- **Problem details**: Select every line of the material below that contains the string "instances", treating case as significant.

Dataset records
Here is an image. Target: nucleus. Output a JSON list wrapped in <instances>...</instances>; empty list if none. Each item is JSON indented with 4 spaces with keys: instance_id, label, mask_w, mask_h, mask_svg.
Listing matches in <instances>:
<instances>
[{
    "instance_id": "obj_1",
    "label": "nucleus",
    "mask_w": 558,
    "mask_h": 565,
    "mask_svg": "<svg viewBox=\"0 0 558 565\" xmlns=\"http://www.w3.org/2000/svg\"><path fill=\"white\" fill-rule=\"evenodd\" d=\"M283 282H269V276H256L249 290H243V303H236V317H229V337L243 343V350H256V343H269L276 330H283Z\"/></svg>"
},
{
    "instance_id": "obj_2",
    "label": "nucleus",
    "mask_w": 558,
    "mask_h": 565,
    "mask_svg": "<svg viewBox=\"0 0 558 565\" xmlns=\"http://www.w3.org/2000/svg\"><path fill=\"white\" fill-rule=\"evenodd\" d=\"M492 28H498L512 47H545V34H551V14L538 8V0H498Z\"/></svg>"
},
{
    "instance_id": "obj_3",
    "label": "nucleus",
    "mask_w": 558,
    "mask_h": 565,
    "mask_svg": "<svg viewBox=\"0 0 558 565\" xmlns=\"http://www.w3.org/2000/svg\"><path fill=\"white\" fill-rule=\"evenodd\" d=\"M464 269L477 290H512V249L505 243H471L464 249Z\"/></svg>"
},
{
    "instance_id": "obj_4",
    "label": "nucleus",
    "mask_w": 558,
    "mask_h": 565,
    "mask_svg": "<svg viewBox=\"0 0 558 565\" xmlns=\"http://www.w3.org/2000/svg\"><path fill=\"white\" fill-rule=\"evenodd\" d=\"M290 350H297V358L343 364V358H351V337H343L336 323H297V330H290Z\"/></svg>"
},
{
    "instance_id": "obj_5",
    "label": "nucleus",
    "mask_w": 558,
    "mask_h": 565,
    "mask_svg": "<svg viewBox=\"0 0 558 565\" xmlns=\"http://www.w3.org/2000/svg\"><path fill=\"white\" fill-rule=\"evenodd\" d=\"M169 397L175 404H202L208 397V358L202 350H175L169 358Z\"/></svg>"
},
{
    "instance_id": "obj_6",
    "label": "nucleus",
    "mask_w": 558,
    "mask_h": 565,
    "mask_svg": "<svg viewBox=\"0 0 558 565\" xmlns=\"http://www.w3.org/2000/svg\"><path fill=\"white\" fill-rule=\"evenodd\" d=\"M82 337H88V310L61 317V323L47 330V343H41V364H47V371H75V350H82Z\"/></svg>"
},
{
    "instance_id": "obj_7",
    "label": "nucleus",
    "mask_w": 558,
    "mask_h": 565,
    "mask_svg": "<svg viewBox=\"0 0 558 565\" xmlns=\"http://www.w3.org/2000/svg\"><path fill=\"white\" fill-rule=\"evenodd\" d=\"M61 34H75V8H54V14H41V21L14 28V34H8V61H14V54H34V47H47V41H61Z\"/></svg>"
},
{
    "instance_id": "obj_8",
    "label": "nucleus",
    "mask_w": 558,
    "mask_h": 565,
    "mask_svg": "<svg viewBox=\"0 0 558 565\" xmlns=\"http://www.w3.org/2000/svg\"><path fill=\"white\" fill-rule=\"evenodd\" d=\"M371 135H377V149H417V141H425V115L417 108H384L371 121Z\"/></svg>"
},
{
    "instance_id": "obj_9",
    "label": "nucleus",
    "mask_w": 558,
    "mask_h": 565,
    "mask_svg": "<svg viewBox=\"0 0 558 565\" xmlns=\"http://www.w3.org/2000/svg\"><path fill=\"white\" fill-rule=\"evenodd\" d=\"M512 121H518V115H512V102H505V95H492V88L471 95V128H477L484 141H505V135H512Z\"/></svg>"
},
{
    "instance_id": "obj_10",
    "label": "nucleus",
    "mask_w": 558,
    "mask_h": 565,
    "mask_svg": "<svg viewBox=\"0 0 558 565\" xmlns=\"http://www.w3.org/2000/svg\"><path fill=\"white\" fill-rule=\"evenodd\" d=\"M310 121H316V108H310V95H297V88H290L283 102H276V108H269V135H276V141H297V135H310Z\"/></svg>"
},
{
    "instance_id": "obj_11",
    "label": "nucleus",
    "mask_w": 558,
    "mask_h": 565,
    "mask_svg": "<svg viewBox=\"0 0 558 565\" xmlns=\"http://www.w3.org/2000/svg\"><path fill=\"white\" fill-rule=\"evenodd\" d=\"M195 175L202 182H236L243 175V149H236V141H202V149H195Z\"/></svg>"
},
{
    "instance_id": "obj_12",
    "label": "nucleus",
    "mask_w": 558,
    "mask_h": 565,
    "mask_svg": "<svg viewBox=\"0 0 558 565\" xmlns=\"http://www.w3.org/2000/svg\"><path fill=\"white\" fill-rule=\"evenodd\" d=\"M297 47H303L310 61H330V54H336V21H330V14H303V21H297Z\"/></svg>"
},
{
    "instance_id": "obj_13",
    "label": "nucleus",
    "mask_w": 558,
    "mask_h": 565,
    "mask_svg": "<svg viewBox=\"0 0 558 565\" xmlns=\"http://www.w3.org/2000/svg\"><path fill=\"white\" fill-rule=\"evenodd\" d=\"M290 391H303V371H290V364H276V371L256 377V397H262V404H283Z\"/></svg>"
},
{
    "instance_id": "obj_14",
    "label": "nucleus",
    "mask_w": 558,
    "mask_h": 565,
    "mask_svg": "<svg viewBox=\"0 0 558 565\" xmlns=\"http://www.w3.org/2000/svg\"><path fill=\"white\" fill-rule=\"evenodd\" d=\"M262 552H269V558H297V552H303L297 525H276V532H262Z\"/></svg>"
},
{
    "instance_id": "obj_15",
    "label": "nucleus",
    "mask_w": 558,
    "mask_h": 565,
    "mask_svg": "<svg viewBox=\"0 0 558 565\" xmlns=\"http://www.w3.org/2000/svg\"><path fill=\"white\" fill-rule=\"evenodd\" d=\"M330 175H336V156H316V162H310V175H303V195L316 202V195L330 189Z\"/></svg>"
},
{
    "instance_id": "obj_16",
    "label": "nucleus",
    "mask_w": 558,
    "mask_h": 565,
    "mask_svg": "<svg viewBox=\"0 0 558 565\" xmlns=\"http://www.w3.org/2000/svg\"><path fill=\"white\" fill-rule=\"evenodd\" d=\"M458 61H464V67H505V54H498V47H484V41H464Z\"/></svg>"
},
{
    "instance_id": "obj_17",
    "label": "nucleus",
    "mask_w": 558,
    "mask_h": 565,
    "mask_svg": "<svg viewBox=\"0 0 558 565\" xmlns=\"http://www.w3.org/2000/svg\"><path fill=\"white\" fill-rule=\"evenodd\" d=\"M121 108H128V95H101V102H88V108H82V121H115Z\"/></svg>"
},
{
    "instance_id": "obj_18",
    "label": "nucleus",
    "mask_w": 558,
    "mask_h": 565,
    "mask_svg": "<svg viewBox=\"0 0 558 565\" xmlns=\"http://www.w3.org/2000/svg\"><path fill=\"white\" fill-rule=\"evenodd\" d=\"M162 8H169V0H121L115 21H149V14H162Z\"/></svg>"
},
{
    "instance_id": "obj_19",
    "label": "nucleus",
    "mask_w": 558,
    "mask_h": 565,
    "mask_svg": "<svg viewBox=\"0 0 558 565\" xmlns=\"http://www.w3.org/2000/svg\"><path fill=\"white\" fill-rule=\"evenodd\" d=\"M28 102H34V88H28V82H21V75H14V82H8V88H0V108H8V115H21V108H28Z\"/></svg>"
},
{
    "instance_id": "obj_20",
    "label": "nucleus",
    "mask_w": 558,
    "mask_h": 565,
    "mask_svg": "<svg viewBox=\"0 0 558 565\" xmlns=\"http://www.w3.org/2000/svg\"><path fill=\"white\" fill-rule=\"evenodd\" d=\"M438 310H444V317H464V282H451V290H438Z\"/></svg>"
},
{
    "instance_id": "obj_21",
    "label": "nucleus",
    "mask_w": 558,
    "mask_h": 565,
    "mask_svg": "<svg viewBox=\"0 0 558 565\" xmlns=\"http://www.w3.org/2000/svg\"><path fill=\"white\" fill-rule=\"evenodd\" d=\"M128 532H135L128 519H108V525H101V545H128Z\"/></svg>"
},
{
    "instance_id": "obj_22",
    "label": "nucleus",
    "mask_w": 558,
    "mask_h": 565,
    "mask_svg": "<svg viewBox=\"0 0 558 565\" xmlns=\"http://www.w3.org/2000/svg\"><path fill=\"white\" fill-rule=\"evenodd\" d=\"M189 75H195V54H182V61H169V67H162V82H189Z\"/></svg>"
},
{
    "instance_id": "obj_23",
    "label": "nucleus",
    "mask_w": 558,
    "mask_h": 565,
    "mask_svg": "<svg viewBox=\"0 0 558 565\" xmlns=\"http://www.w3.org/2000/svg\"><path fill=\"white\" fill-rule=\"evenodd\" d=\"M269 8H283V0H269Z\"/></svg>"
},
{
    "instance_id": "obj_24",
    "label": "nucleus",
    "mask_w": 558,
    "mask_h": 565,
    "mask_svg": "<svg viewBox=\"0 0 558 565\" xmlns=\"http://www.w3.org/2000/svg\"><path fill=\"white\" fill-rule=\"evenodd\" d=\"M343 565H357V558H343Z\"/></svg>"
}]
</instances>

- **Written response**:
Here is an image. Target: nucleus. Output a JSON list wrapped in <instances>...</instances>; empty list if none. Each item is JSON indented with 4 spaces with keys: instance_id, label, mask_w, mask_h, mask_svg.
Listing matches in <instances>:
<instances>
</instances>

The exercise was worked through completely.